What is being asked: A faithful copy of the data is the goal; set it down exactly, without the images.

Exercise materials:
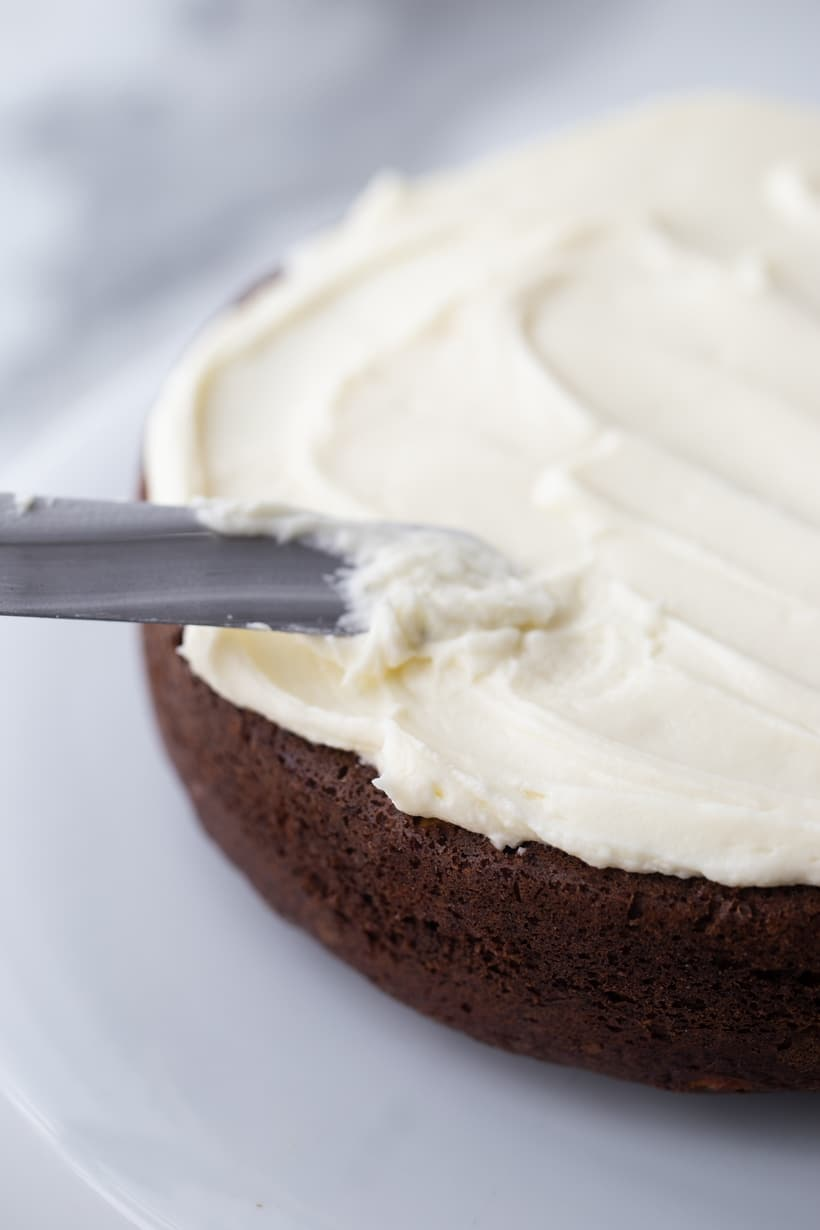 frosting for cake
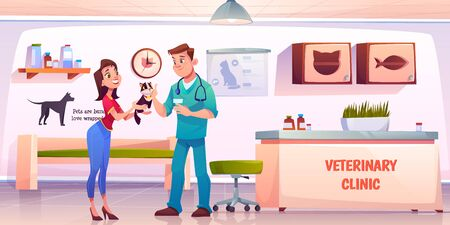Customer in vet clinic. Young woman giving cat to veterinarian doctor on reception for medical treatment, vaccination or health check up. Animals hospital pets appointment. Cartoon vector illustration Illusztráció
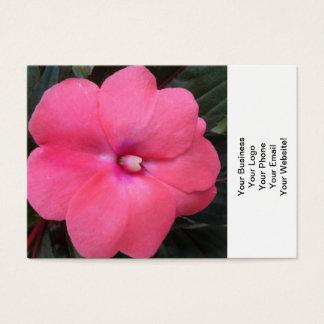Impatien New Guinea Business Card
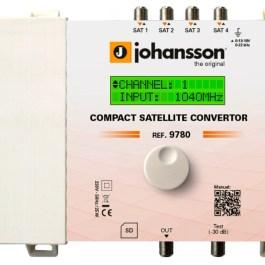 Wzmacniacz Johansson CONVERTOR 9780 4x SAT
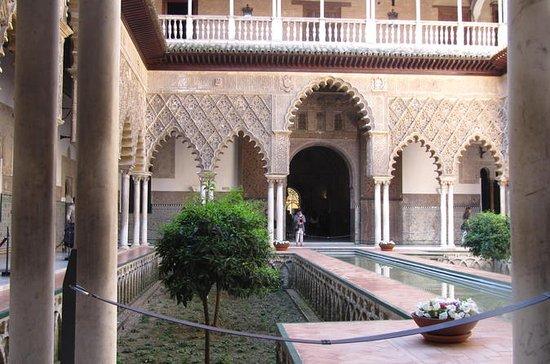 Attrazioni principali di Siviglia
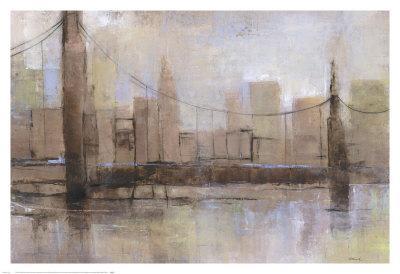 Skyline Bridge I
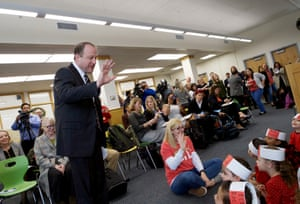 Governor Jared Polis, greets children at Greenlee Elementary School during a Full-Day Kindergarten event.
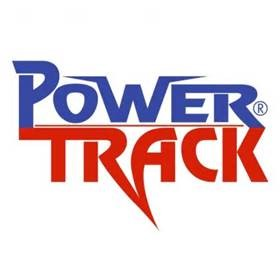 POWER TRACK-IT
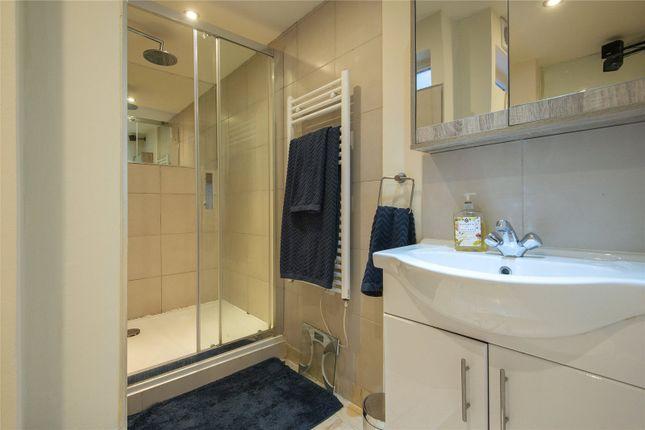 Shower Room of Poole Road, London E9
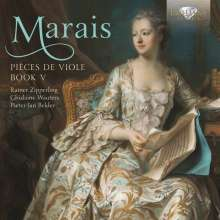 Marin Marais (1656-1728): Pieces de Viole Buch 5 (1725), 4 CDs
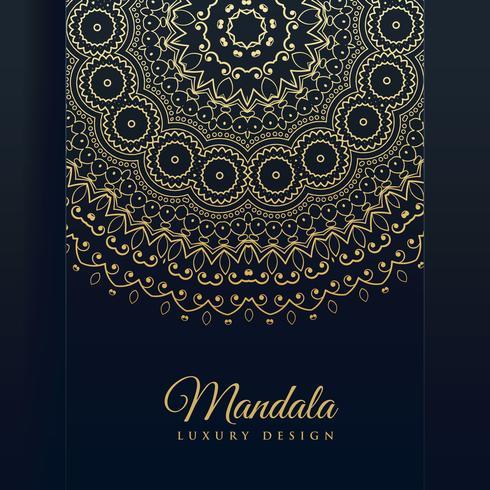 fundo de vetor de arte de mandala de luxo dourado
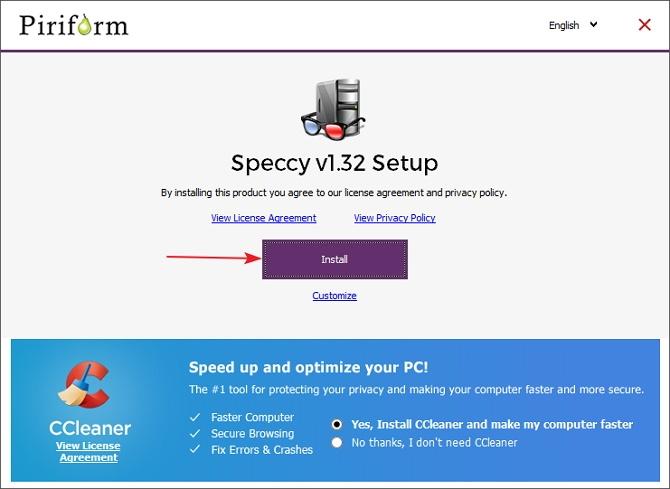 كيفية التحقق من أجهزة الكمبيوتر المحمول مع Speccy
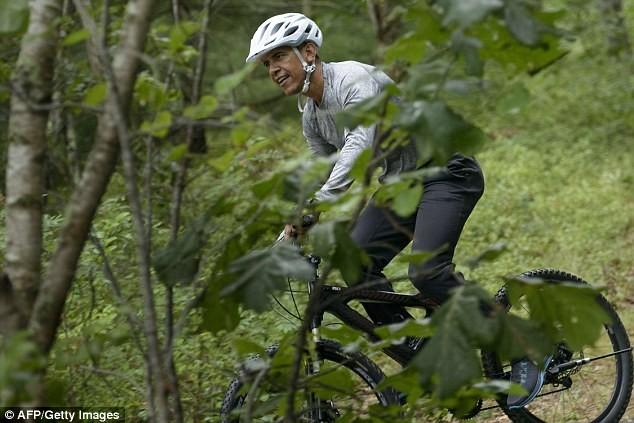 """Ông Obama: Tham gia gameshow để """"dằn mặt"""" tổng thống Nga Putin? ảnh 2"""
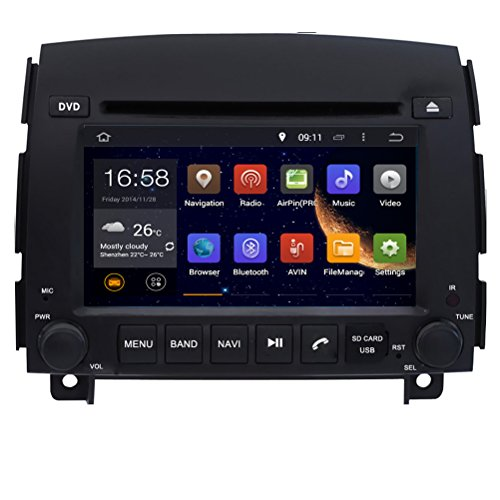 generic-62inch-800480-android-511-car-dvd-player-for-hyundai-sonata-nf-yu-xiang-2006-2016-double-2-d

Answer for the task:
 frosting for cake
Customer in vet clinic. Young woman giving cat to veterinarian doctor on reception for medical treatment, vaccination or health check up. Animals hospital pets appointment. Cartoon vector illustration Illusztráció
Impatien New Guinea Business Card
 Wzmacniacz Johansson CONVERTOR 9780 4x SAT
 Attrazioni principali di Siviglia
 Skyline Bridge I
 Governor Jared Polis, greets children at Greenlee Elementary School during a Full-Day Kindergarten event.
 POWER TRACK-IT
 Shower Room of Poole Road, London E9
 Marin Marais (1656-1728): Pieces de Viole Buch 5 (1725), 4 CDs
 fundo de vetor de arte de mandala de luxo dourado
 كيفية التحقق من أجهزة الكمبيوتر المحمول مع Speccy
 """Ông Obama: Tham gia gameshow để """"dằn mặt"""" tổng thống Nga Putin? ảnh 2"""
 generic-62inch-800480-android-511-car-dvd-player-for-hyundai-sonata-nf-yu-xiang-2006-2016-double-2-d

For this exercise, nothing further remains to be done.